SAN FRANCISCO (Reuters) - Denver-based computer coding training school Galvanize is to acquire competitor Hack Reactor in a deal that brings together two of the largest privately held coding boot camps, the two companies told Reuters.

Galvanize serves students, corporate customers and co-working tenants in seven U.S. cities. Hack Reactor’s operations in San Francisco, where it is headquartered; New York; and Austin, Texas, will be consolidated in Galvanize’s campuses in those cities.

“We believe we have the team and the assets to be the leader in technology boot camps for individual students and corporations,” Galvanize Chief Executive Al Rosabal told Reuters in an email interview.

The companies did not disclose the size of the deal.

The schools teach technology skills ranging from web development to data science over the course of a few weeks but several for-profit coding academies have closed or merged over the past year.

Additionally, Galvanize has secured a $32 million funding round led by Catalyst Investors, an equity firm based in New York.
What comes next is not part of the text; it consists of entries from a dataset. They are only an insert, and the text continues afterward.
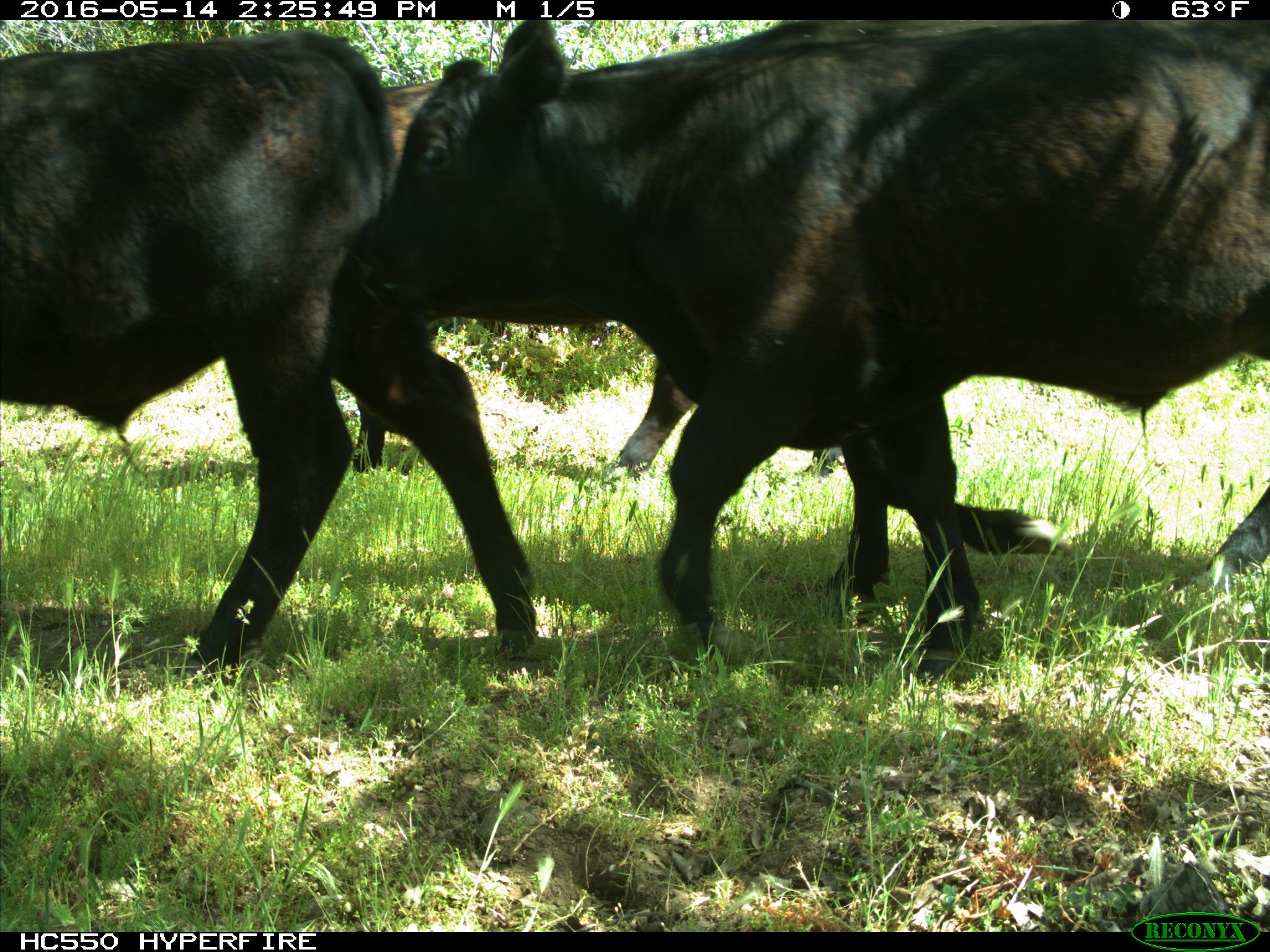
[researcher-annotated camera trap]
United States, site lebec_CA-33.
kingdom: Animalia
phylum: Chordata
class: Mammalia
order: Artiodactyla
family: Bovidae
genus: Bos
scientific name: Bos taurus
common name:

The school had previously raised approximately $70 million in funding. Hack Reactor had raised $1 million from friends and family, according to its CEO, Harsh Patel.

Galvanize will use the new funding to continue growing, acquire additional boot camps and further expand geographically, Patel told Reuters.
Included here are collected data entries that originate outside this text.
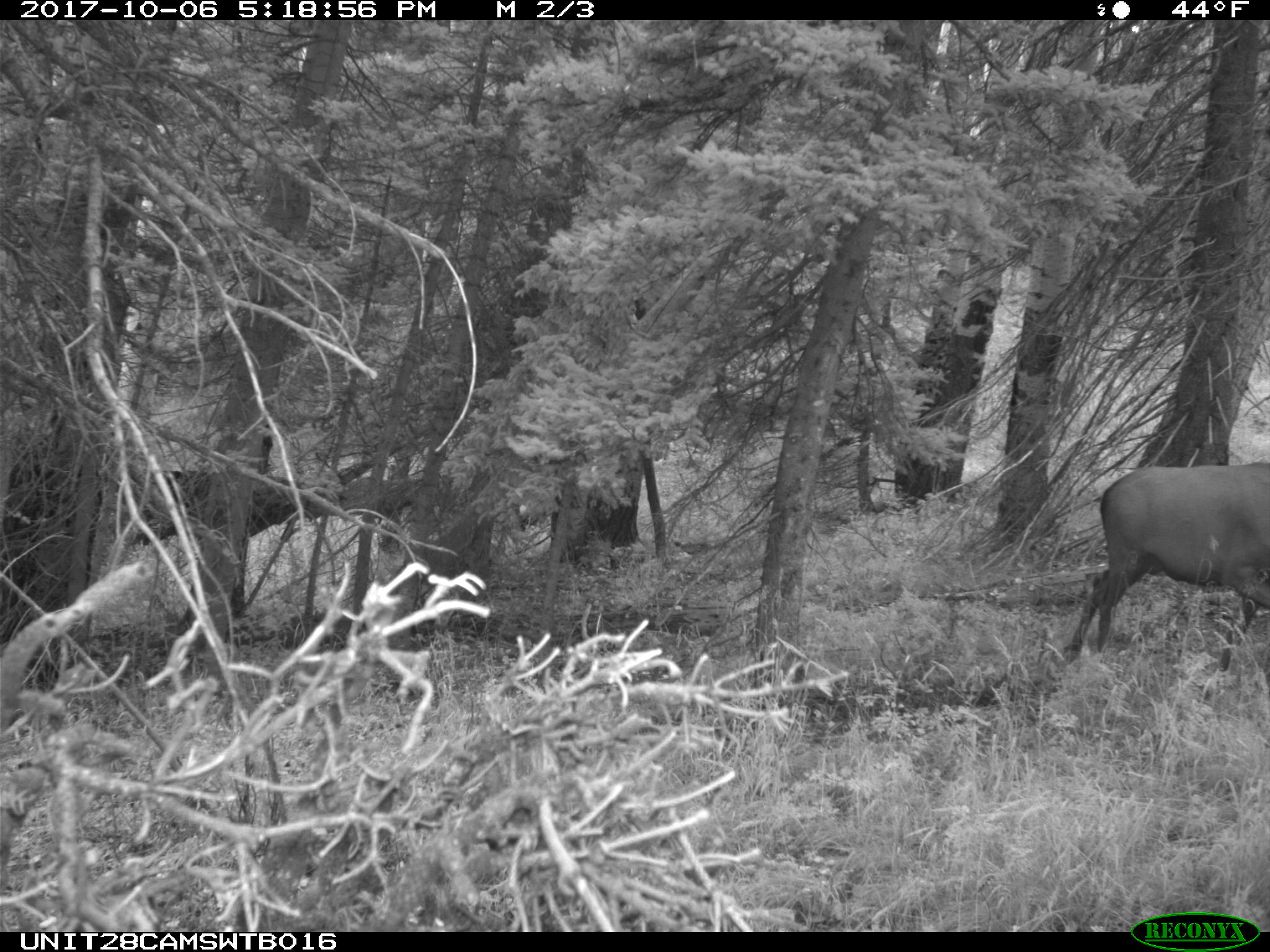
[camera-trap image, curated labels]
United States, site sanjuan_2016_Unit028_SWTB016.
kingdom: Animalia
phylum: Chordata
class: Mammalia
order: Artiodactyla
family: Cervidae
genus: Cervus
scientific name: Cervus elaphus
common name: red deer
In 2017, the market saw the closure of Kaplan Inc’s Dev Bootcamp and Apollo Education Group Inc’s The Iron Yard, two pioneers in the sector.

Galvanize itself went through a troubled year that included the departure of long-time Chief Executive Jim Deters last July and layoffs of 37 people, or 11 percent of the company’s workforce in August.

The sector also saw the entry of WeWork, the co-working space startup, with its October acquisition of New York’s Flatiron School for an undisclosed sum.

And in April, workforce development company Adecco paid a reported $412.5 million to acquire New York-based General Assembly, which had raised approximately $120 million in funding, the most of any coding boot camp, according to Crunchbase.

“The boot camp market is going through a fairly typical shakeout,” said Daniel Pianko, a Galvanize board member and managing partner of University Ventures, which participated in the latest funding round.

“Combining the two leading brands in the boot camp industry solidifies Galvanize’s leadership position in the sector,” Pianko said.